(DATASET EXCERPTS begins)

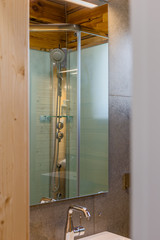 Details of a modern shower cubicle in a bathtub.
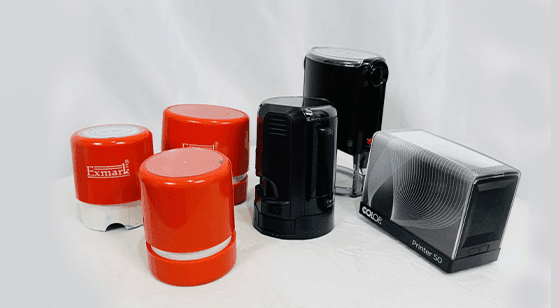 Collection of various red and black self-inking stamps on a white background.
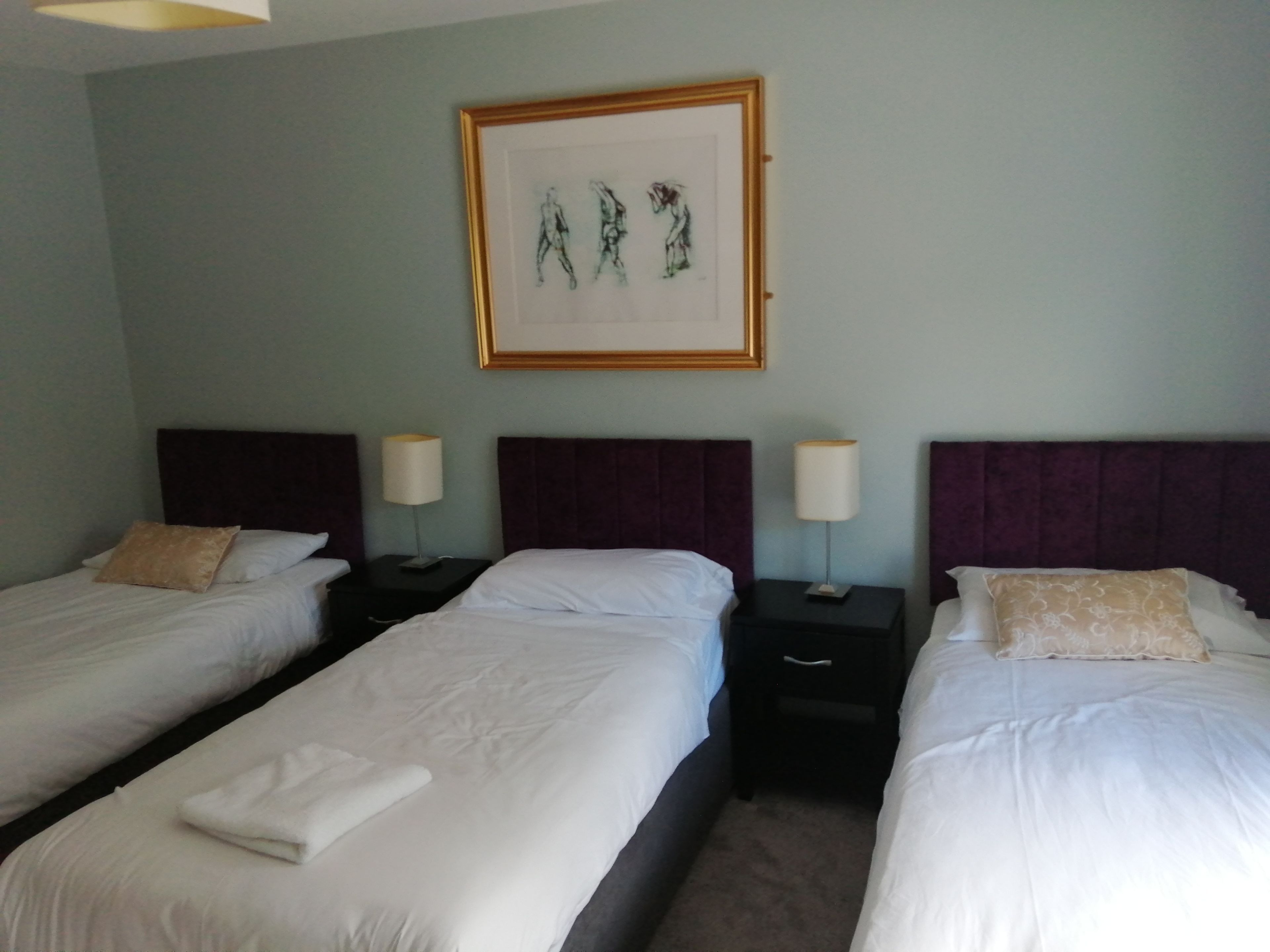 A hotel room with two single beds, each with a headboard, bedside tables, lamps, and a framed artwork above the beds.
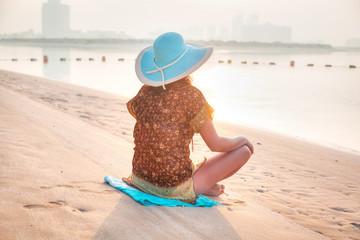 Woman at sunrise meditation on the beach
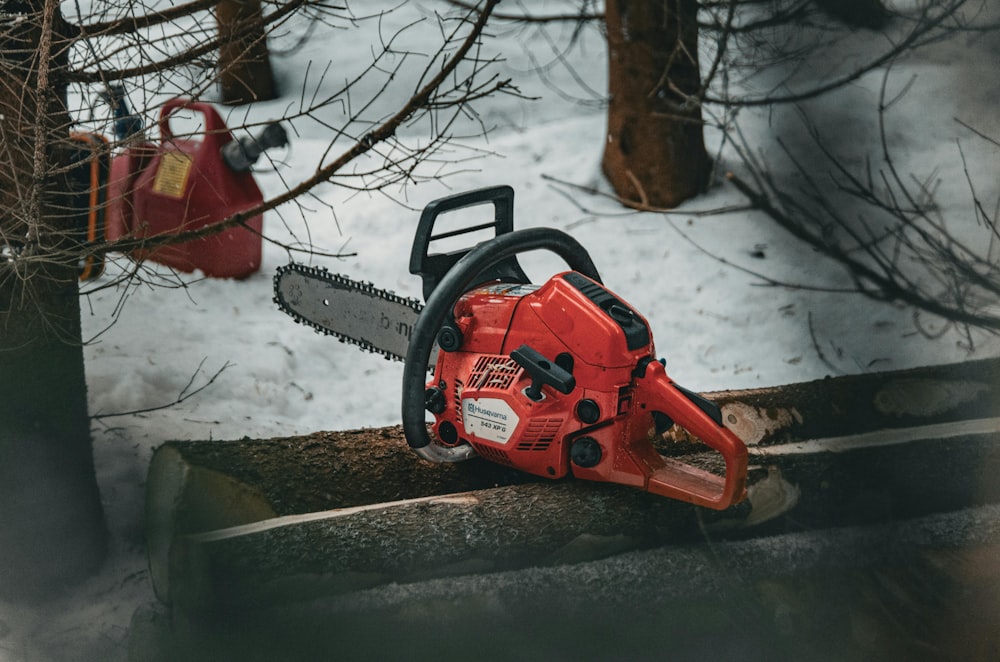 a chainsaw sitting on top of a log in the snow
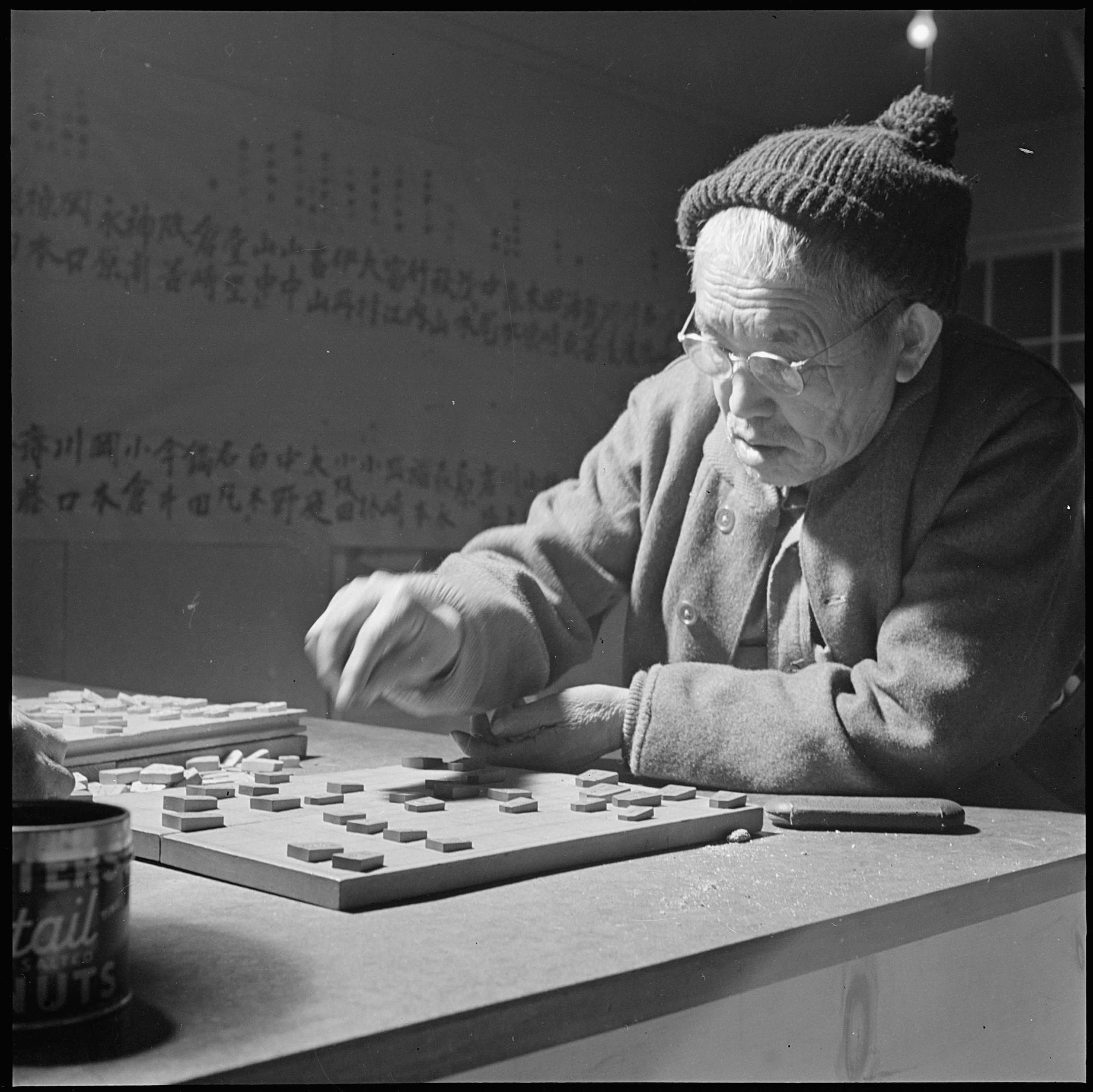 An elderly man playing a game of Shogi.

(DATASET EXCERPTS ends)

TASK STATEMENT ::
All of the data above should be printed again exactly, though none of the pictures belong in the copy.

ANSWER SECTION ::
 Details of a modern shower cubicle in a bathtub.
 Collection of various red and black self-inking stamps on a white background.
 A hotel room with two single beds, each with a headboard, bedside tables, lamps, and a framed artwork above the beds.
 Woman at sunrise meditation on the beach
 a chainsaw sitting on top of a log in the snow
 An elderly man playing a game of Shogi.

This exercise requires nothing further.